Según el extracto sobre literatura didáctica antigua, ¿cuál es la obra de referencia del didactismo literario babilonio? Indícala, por favor.

• [EXTRACTO DE LA PÁGINA]
————

Al igual que ocurre con la literatura de temática cosmogónica, sea judía, babilonia o helena —Génesis, Enuma Elish, Teogonía…—, las formas didácticas y sapienciales encuentran en toda Asia Menor una importante tradición, bien nutrida de fuentes y referencias, especialmente en Egipto y Babilonia (Long, 1963). En la literatura didáctica egipcia se han señalado fuentes de los Trabajos y días de Hesíodo, en obras como Instrucción de Ptah-hotep y, sobre todo, Instrucciones de Amen-em-Opet, repertorios de consejos de un padre a un hijo sobre formas de conducta útiles y virtuosas para abrirse camino en la vida. En cuanto al didactismo literario babilonio, la obra de referencia es Consejos de sabiduría (1500-1200 a.n.E.), cuyas ocho partes —excepto la sexta— coinciden temáticamente con esta obra hesiódica. En consecuencia, una y otra tienen su antecedente en las Instrucciones de Shuruppak, texto sumerio que llega a nosotros a través de una traducción babilonia, la cual también puede considerarse de referencia en la composición de la literatura sapiencial hebrea (Libro de Job, Salmos y Proverbios).

De un modo u otro, el Antiguo Testamento, sobre todo los libros del Pentateuco, y en particular Génesis y Éxodo, están plagados de textos que ejemplifican de forma plenaria lo que es la literatura primitiva o dogmática. Dechado de ello es, sin reservas, el episodio que protagonizan Eva y la serpiente (Génesis 3), como animal numinoso y delegado diabólico, a fin de ilustrar el nacimiento del pecado humano y sus consecuencias genealógicas. Todos los episodios de este tipo sirven a un dogma: el pecado constituyente del género humano, el castigo divino irrevocable (expulsión, destierro, muerte…), la justificación del exterminio diluviano de la humanidad, etc. Unos y otros episodios tratan de explicar los hechos a los que apelan como consecuencia de una condena divina de todo aquello que, por ignorancia, se interpreta como un inconveniente a la unidad patriarcal del pueblo de Israel. Uno de los ejemplos más visibles es el de la multiplicación de las lenguas, jamás interpretado como una riqueza ideal de conocimientos —lo que supondría adoptar una actitud afín al multiculturalismo posmoderno—, sino como la inviabilidad de la unificación política israelita, superviviente al diluvio y descendiente del patriarcado de Noé.

————

• [DATOS PROPORCIONADOS]
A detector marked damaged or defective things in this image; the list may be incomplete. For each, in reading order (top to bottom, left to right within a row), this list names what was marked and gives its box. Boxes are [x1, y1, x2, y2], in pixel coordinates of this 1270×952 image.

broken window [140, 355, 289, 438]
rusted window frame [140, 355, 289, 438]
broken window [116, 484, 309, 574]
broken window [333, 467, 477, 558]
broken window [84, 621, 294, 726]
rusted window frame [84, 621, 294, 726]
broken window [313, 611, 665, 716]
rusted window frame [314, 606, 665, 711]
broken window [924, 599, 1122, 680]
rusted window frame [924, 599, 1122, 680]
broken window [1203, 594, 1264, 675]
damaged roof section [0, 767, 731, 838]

————

• [SOLUCIÓN DEL PROBLEMA] Consejos de sabiduría (1500-1200 a.n.E.).